» What to produce
Rewrite every record below with "nearest" swapped for "closest", leaving everything else as it is. Leave the pictures out of your answer.

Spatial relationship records
** START **

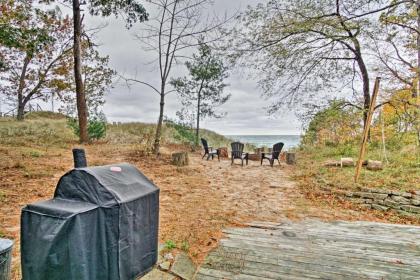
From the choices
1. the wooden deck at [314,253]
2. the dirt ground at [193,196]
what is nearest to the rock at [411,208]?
the dirt ground at [193,196]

** END **

» The response
From the choices
1. the wooden deck at [314,253]
2. the dirt ground at [193,196]
what is closest to the rock at [411,208]?
the dirt ground at [193,196]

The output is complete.